Imboccavo frettoloso la via G. Verdi, che conduce allo splendido teatro Comunale, per alcuni acquisti, quando mi vedo comparire innanzi il mio piccolo amico tutto acceso involto ed ansante come per corsa sostenuta.
–“Sono stato a cercarla allo stallaggio, ma non c’era. Il soldato di guardia mi ha indicato le strade ove avrei potuto trovarla, sono ben contento ora.”.

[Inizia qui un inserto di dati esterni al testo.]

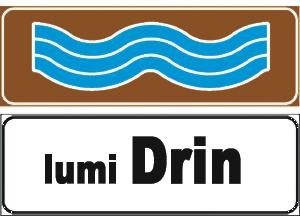 Sinjali në figurë tregon emrin e lumit në afërsi të një ure.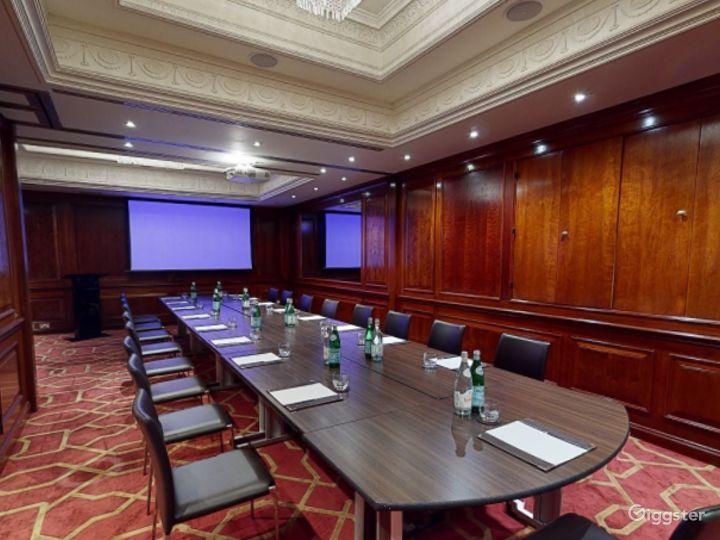 Fancy Medium-sized Private Room 33 in London, Heathrow Photo 4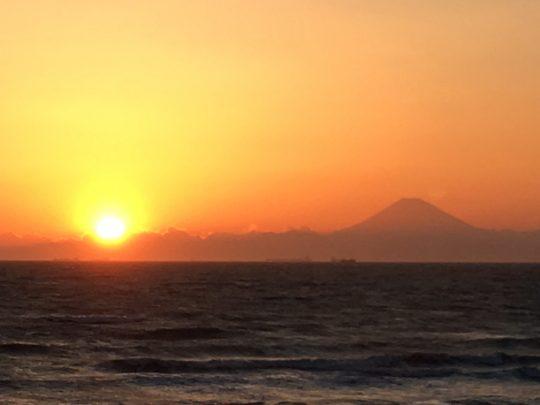 サンセットと富士山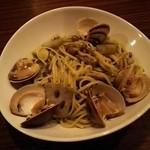 Dining Bar SelVaggio - 加布里産天然蛤と博多ぶなしめじのリングイネ ネギベーゼソース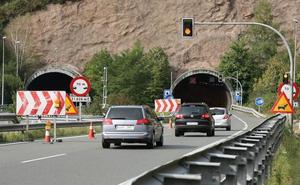 La A-15 se cerrará a camiones de mayo a septiembre por obras en un túnel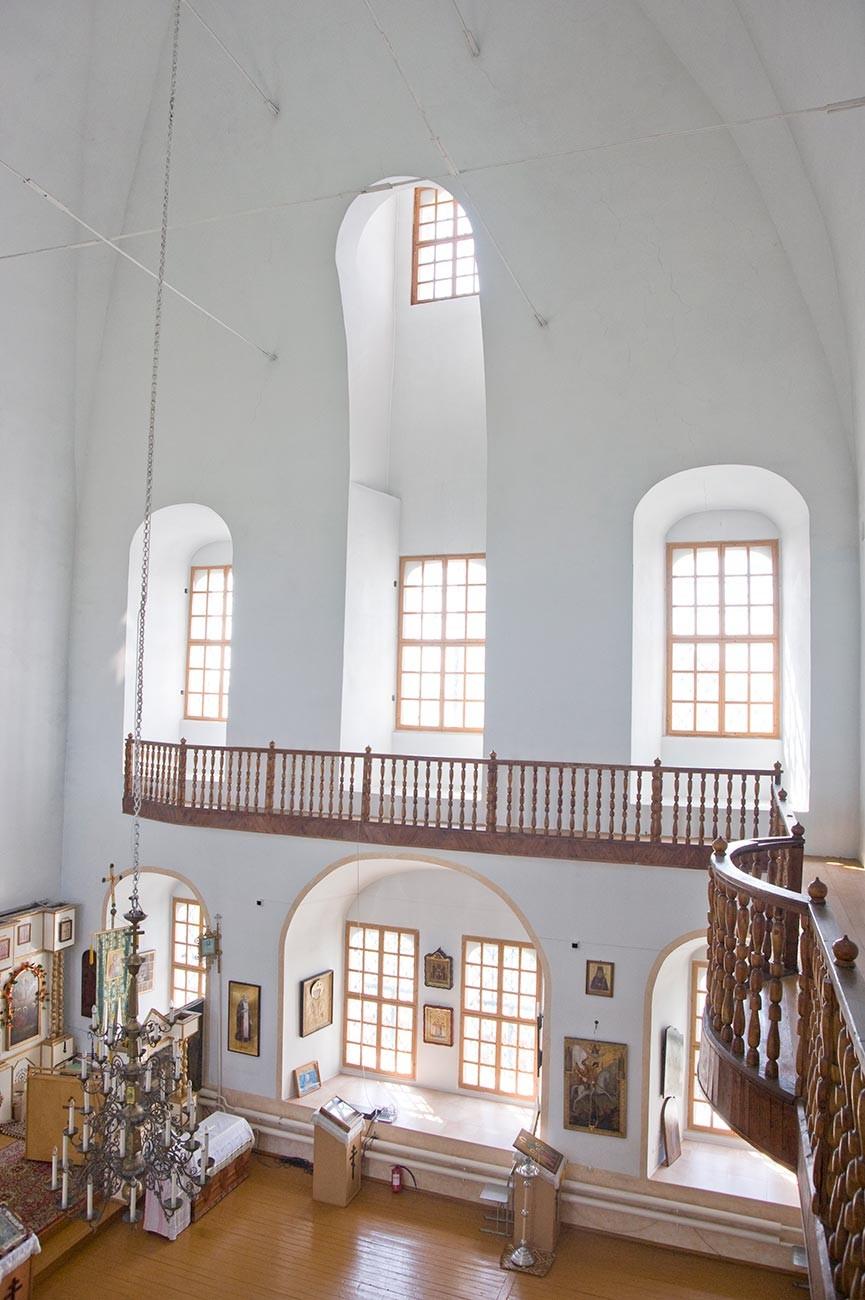 Cathédrale de la Transfiguration, intérieur. Vue depuis la galerie du chœur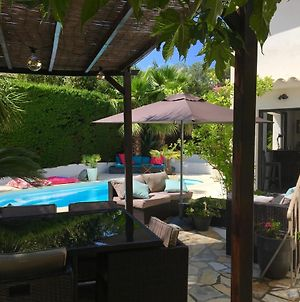 Bed,Kitchen And Swimming Pool Villa Esterel photos Exterior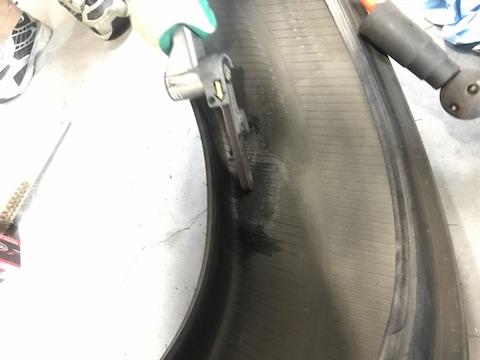マークX タイヤ パンク 修理 内側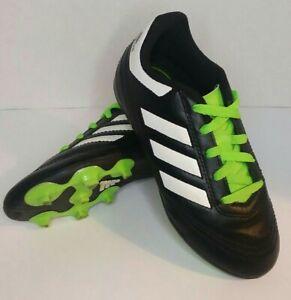 Les Jeunes Garçons/Filles Adidas Soccer Crampons Taille 12k, Noir/Vert & Protège-tibias S1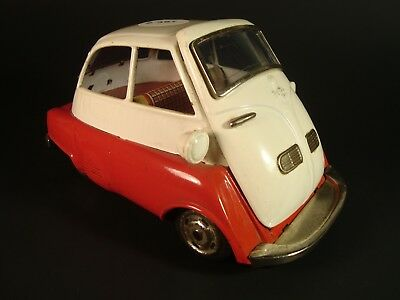 Vintage Tin Litho ISETTA #588 -- 1950's -- Friction Japan -- Very nice condition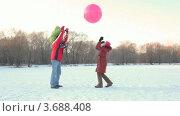 Купить «Семья играет с воздушным шаром зимним днем в парке», видеоролик № 3688408, снято 14 июля 2010 г. (c) Losevsky Pavel / Фотобанк Лори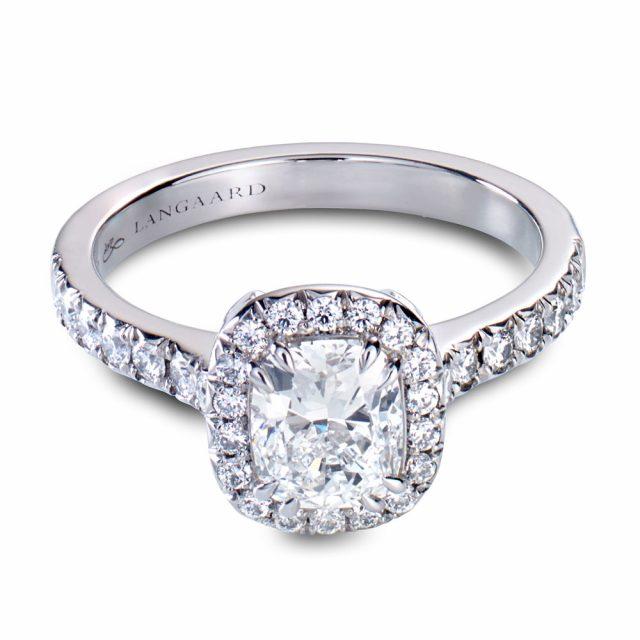 Cushionslipt diamantring i platina med brillianter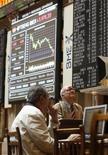 Operadores olham para telas eletrônicas na bolsa de valores de Madri. Quedas nos papéis da Nokia e do Credit Suisse ajudaram as ações europeias a fecharem em baixa nesta quinta-feira, com muitos investidores ainda evitando o mercado acionário devido a temores com a crise de dívida da zona do euro. 14/06/2012 REUTERS/Andrea Comas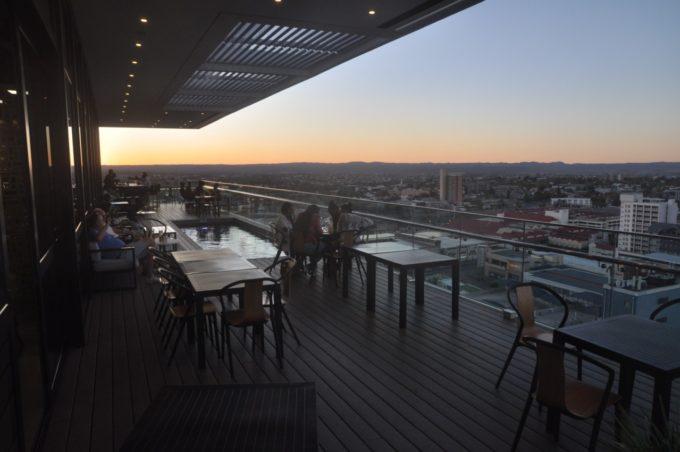 La terrasse panoramique sur la ville de Windhoek au Avani hôtel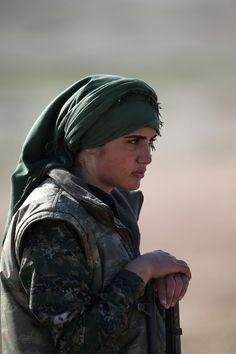 Le foto delle combattenti nel Rojava - Il Post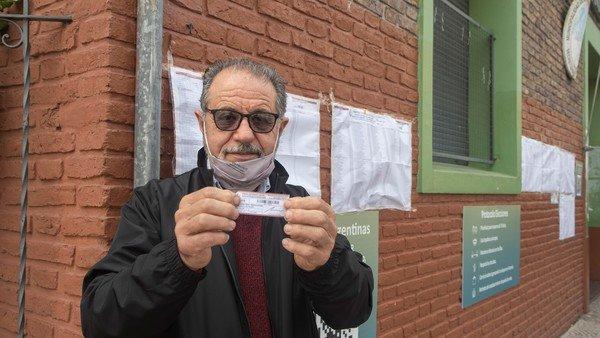 elecciones-paso-2021:-la-emocion-de-un-inmigrante-que-voto-por-primera-vez-tras-vivir-medio-siglo-en-argentina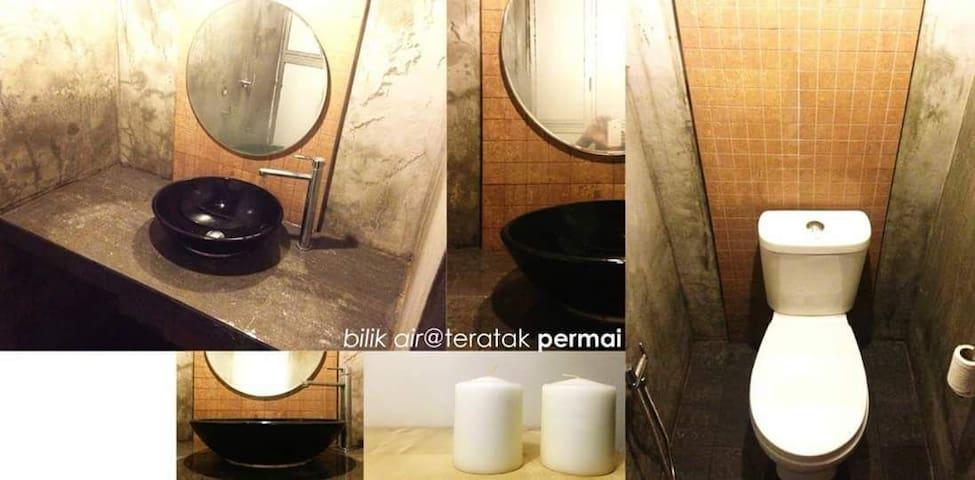 Bathroom & Toilet.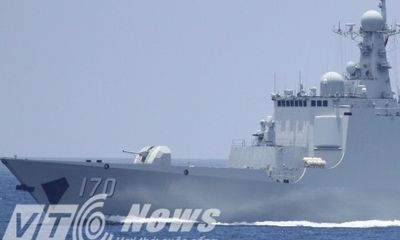 Giáp mặt tàu hộ vệ tên lửa Trung Quốc rượt tàu cá Việt Nam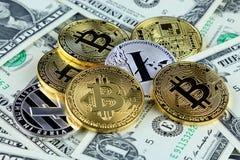 Физическая версия денег Bitcoin и Litecoin новых виртуальных на банкнотах одного доллара Стоковое Фото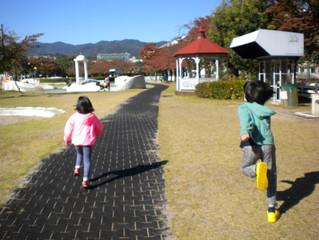 阪神競馬場の公園へ行ってきました♪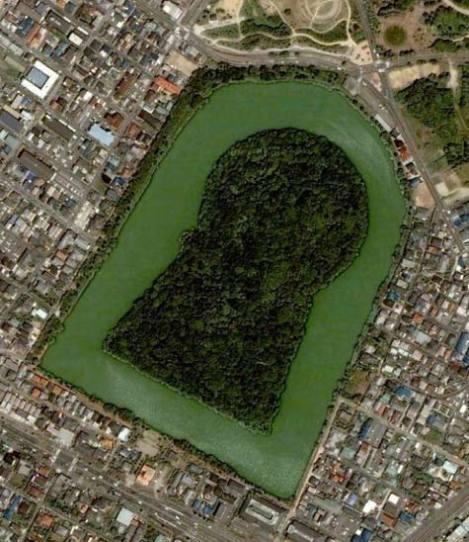 Kỳ bí những ngôi mộ lớn nhất thế giới ở Nhật Bản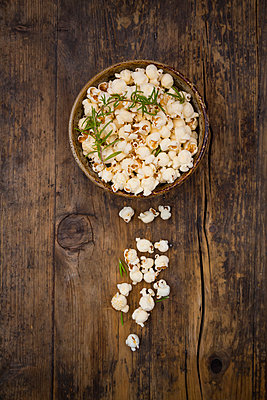 Homemade popcorn with rosemary and parmesan - p300m2012847 von Larissa Veronesi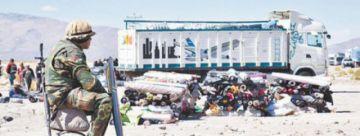 Militares interceptan nueve camiones con contrabando en Oruro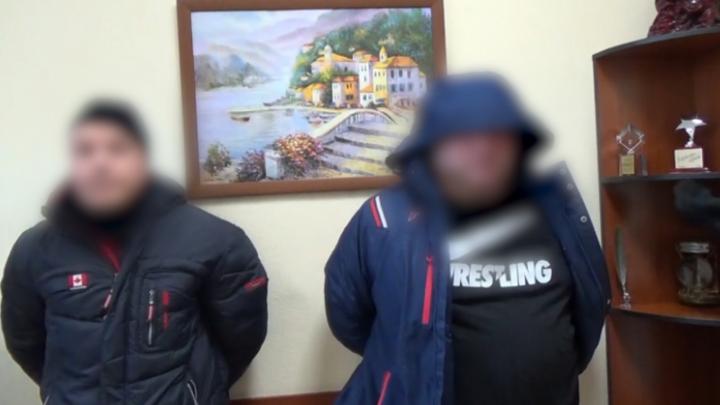 Вымогателей денег у директора управляющей компании судят в Кузбассе
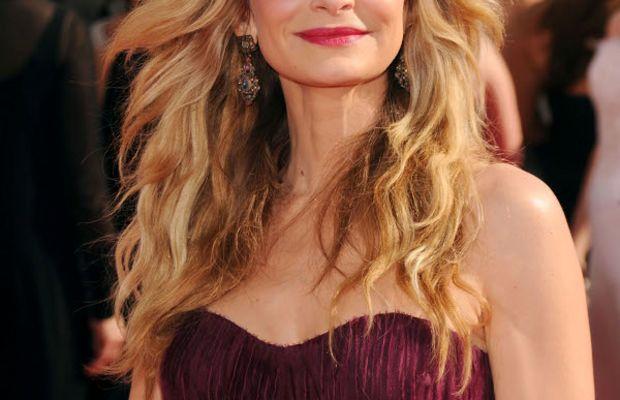 Kyra-Sedgwick-2010-Emmys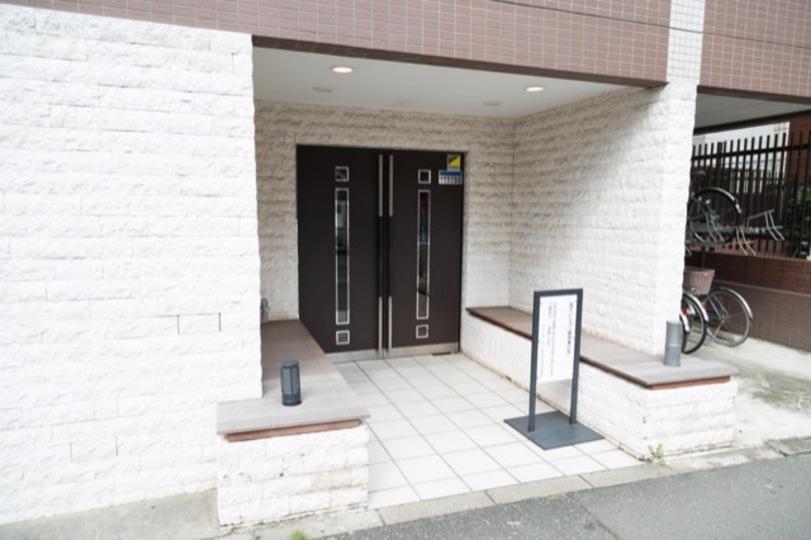 レクシオシティ新高円寺のエントランス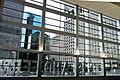 Blick von der Wartehalle des Staten Island Ferry Terminals auf die New York Plaza. - panoramio.jpg
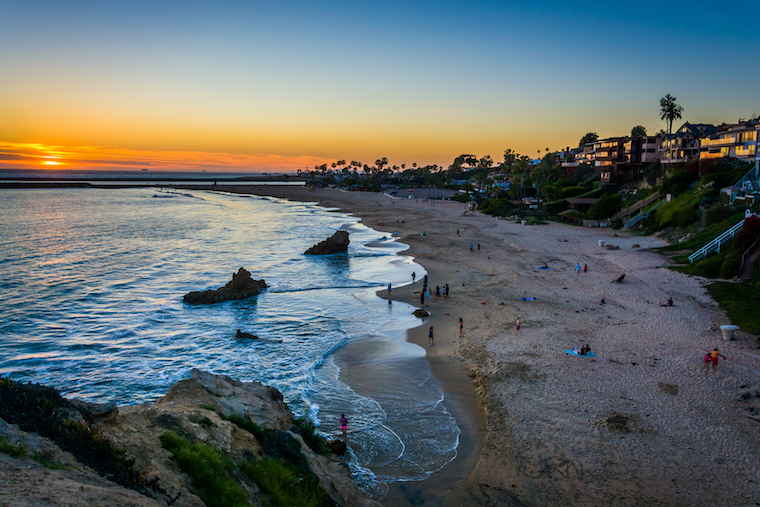 Corona del Mar State Beach_credit Jon Bilous/Shutterstock.com
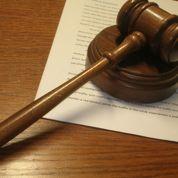 Université: un étudiant obtient son diplôme de master au tribunal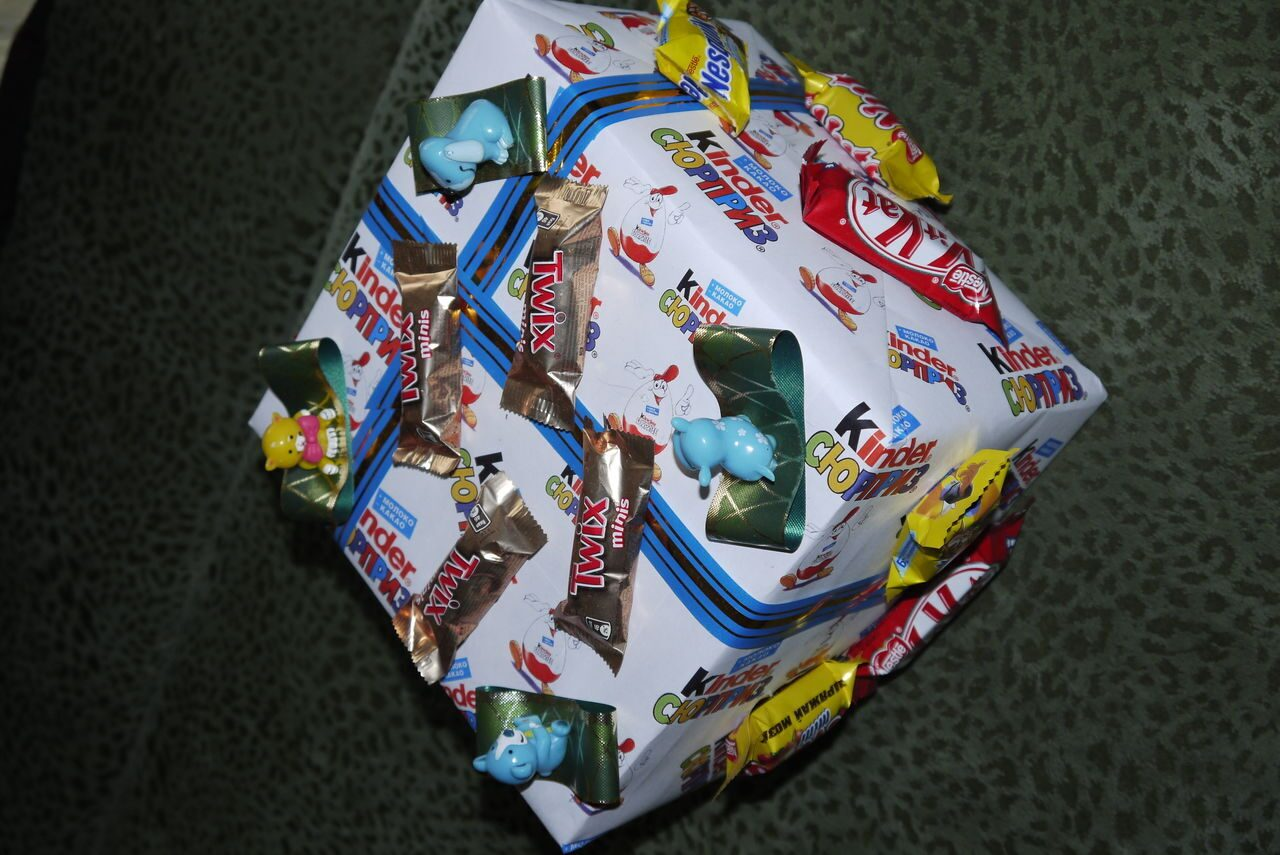 Как завернуть подарок в киндер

poi riprendendo il respiro e con un grazioso gesto di comica serietà : “Il Signor Joli questa sera sarà ospite di casa Celeghin”.
-“Che intendi dire, monello?”
-“Intendo dire che mia zia e le mie sorelline desiderano vederla e l’attendono per le ore diciotto.Sarà per noi una serata di festa e cenerà con noi come fosse a casa sua. Ho parlato tanto di lei che tutti già le vogliono bene; … ha inteso? Non mancherà, nevvero? Eppoi verrò io a prenderla.”
Lasciai passare quella fiumana di parole e mi indugiavo a rispondergli, dolente di dover dare la triste notizia a quel caro ragazzo.
Non potrò mai ridire la stretta che provai nel cuore e lo sforzo che feci per rispondere.
-“Grazie, mio piccolo amico, ringrazia per me la tua buona zia, ma proprio … non posso accettare… .”
-“Non può ?e perché?!”
-“Perché fra un’oretta debbo partire a Gorizia e mi restano tante cose a fare ancora …”.
Il povero ragazzo rimane a fissarmi colla bocca aperta, come inebetito.
-“Si, mio caro, debbo partire; è pur doloroso per me lasciarti mentre progettavo di restare tanto ancora al tuo fianco ed insegnarti tante cose, e tante desideravo apprendere da te. Debbo partire, è un ordine ricevuto un’ora fa.”
Parlavo, camminavo lesto, per non perdere un minuto di tempo. Invitato più volte il ragazzo a lasciarmi e più volte salutatolo, questi fu irremovibile e non volle dipartirsi dal mio fianco.
Ultimate le mie commissioni e visto che mi restava un ritaglio di tempo libero entro in un caffè.
L’intelligente ragazzo è spinto quasi a forza e balbetta confuso :”Se pensavo questo, non l’avrei accompagnato.”
-“Non dir questo, io voglio che ci separiamo con animo tranquillo, ora bevi un bicchierino con me; questi biscotti li porterai alle tue sorelline.”
E il poverino sorseggiava il liquore colla gola serrata dal singhiozzo; nei suoi occhioni tremolavano due goccioloni.
Ritornati al mio locale abbraccio di nuovo il ragazzo e lo saluto.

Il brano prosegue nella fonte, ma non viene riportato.